Those darn boomers. For decades, they've dominated pop culture, politics, the economy and the media, and even now, as they finally edge their way toward retirement, they refuse to let go.
In fact, chastened by the economic downturn, they're refusing to retire.
Felix Salmon points us to a very downbeat assessment of the U.S. economy from former Merrill Lynch top economist David Rosenberg. There's plenty of distressing analysis to ponder in his 2010 outlook, but the most provocative point may be his analysis of how the boomer generation is coping with hard times.
The last time we had a consumer recession in the early 1990s, the boomer population was in their early 30s and they were still expanding their balance sheets. The last time we had a bubble burst in 2001 they were in their early 40s. Now they are in their early 50s, the first of the boomers are in their early 60s, and we are talking about a critical mass of 78 million people who have driven everything in the economy and capital markets over the last five decades. This cohort realize that they may never fully recoup their lost net worth, and yet they will probably live another 20 or 30 years.
So, what is happening, which is at the same time fascinating and disturbing, is that the only part of the population actually seeing any job growth in this recession are people over the age of 55. Everyone else can't get a job or are losing jobs -- there is a youth unemployment crisis in the United States of epic proportions and a record number of Americans have been out of work for longer than six months in part because the "aging but not aged" crowd is not retiring as early as they used to. My contention is that many retirees who took themselves out of the workforce because they believed that their net worth would provide for them sufficiently in their golden years are redoing their calculations and coming back to the workforce to make up for their lost wealth. They are seeking income in the labor market, not because they want to but because they have to in order to satisfy their retirement lifestyles.

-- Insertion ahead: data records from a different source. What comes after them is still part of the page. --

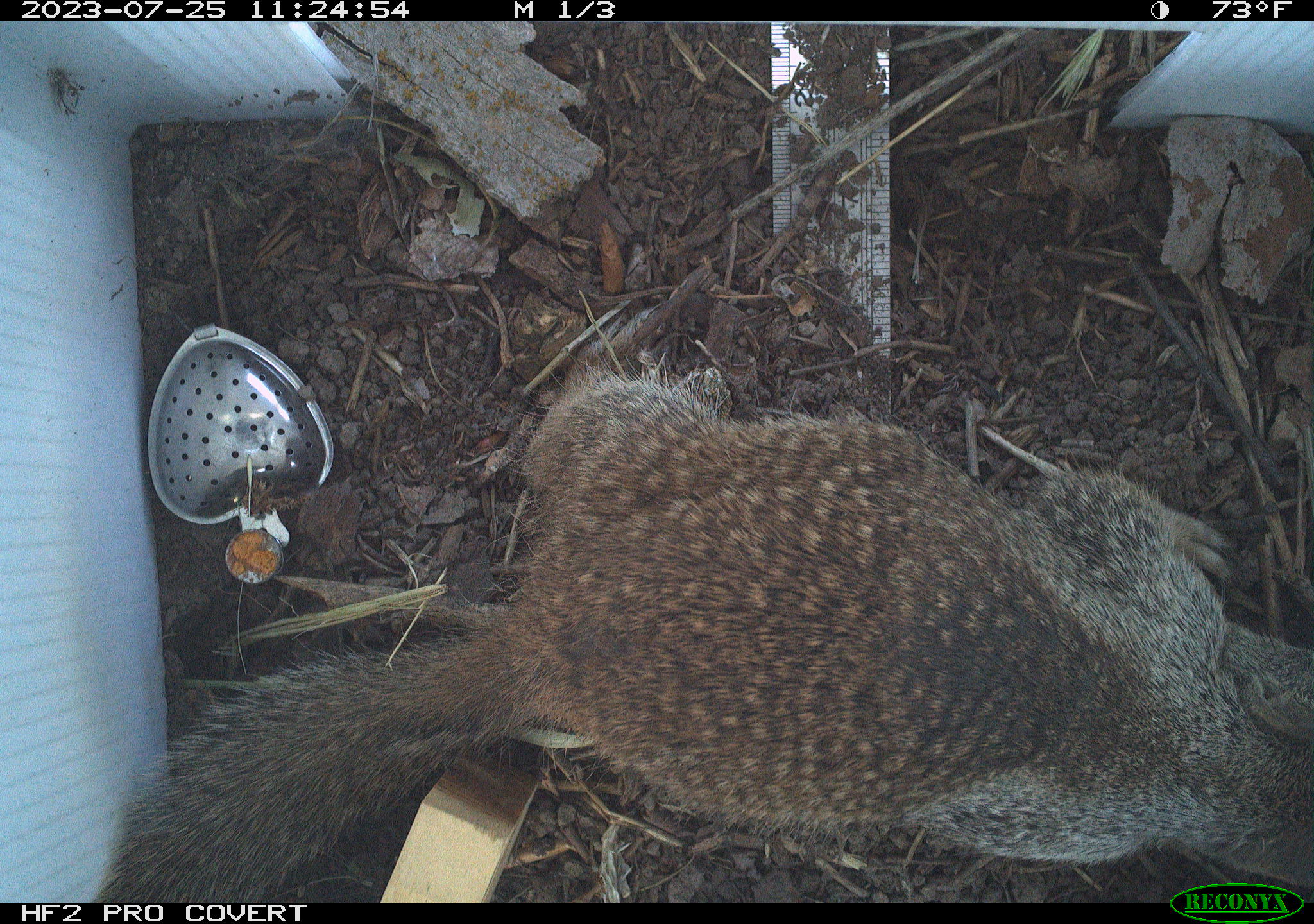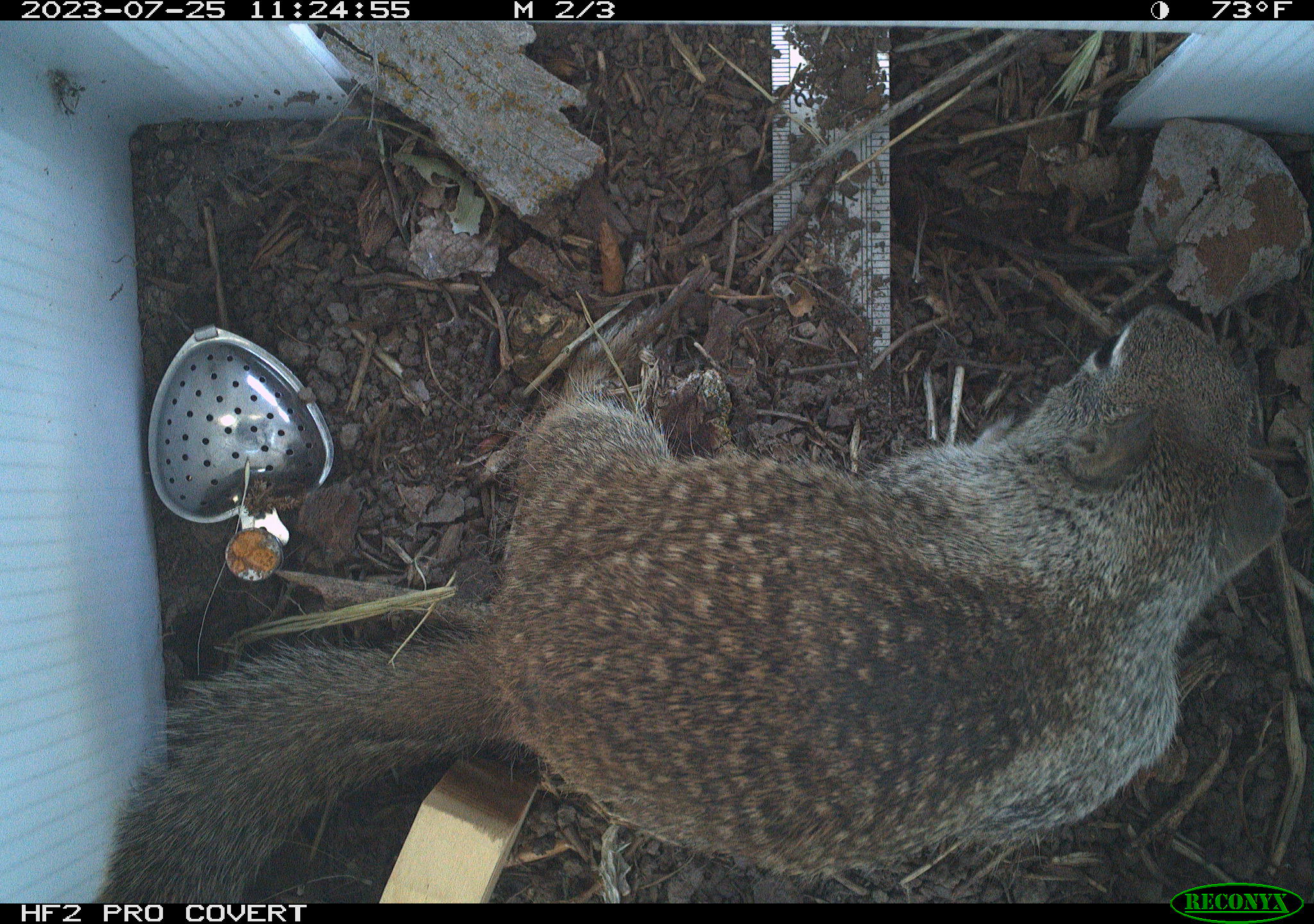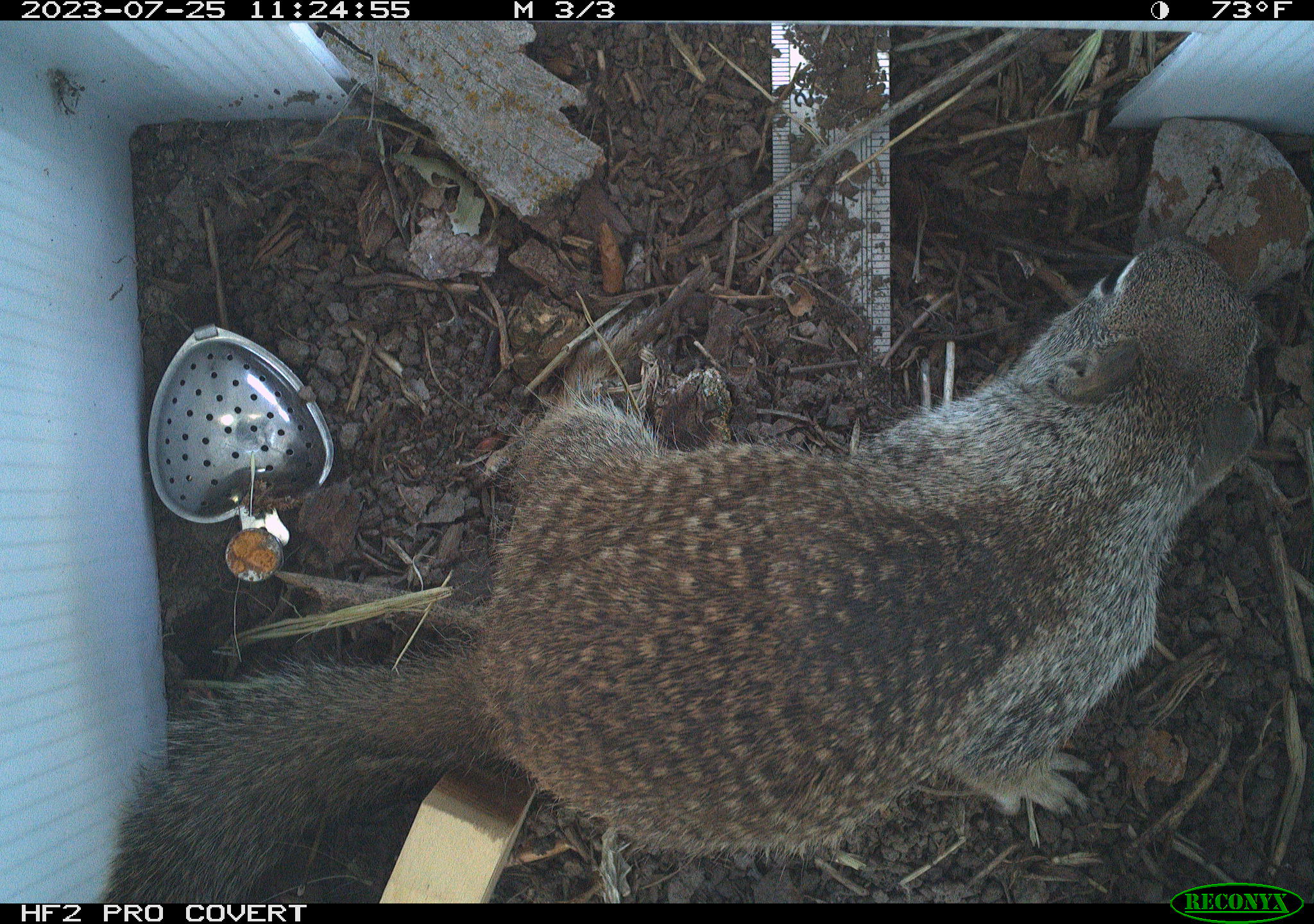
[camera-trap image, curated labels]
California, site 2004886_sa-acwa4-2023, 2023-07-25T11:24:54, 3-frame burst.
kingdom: Animalia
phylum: Chordata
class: Mammalia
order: Rodentia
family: Sciuridae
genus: Otospermophilus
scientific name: Otospermophilus beecheyi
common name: california ground squirrel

There's no stopping the "me" generation. In the '60s they got all the good drugs, in the '70s all the sex, in the '80s all the money, and now, in the waning days of the aughts, they won't let go of all the jobs. It's goes without saying that during the next decade they'll gobble up all the good healthcare.
Felix Salmon looks at this picture and becomes as glum as I've ever seen him:
I'm not optimistic that those of us in the post-boomer generation will be able to rekindle America's historic rates of growth even as the percentage of the population of working age continues to dwindle and the boomers continue to demand the lifestyle to which they have become accustomed.
The point here is that while most recessions are cyclical phenomena, this one could mark a secular turning point -- the beginning of the end of America's hegemony in the global economy and the capital markets. And the turning point has come too early, before the rest of the world has generated enough internal momentum to take America's place.
I am not sure that the end of any "hegemony" is necessarily a bad thing, and it would not surprise me to see China and India fill the leadership gap a lot more quickly than anyone expects. As Rosenberg notes in his dour assessment, the Chinese are already buying more cars, more computers and more big-box appliances than Americans. As the American boomers reluctantly fade, kicking, biting and scratching, there will be a new generation to take their place. Conspicuous, self-involved consumption abhors a vacuum.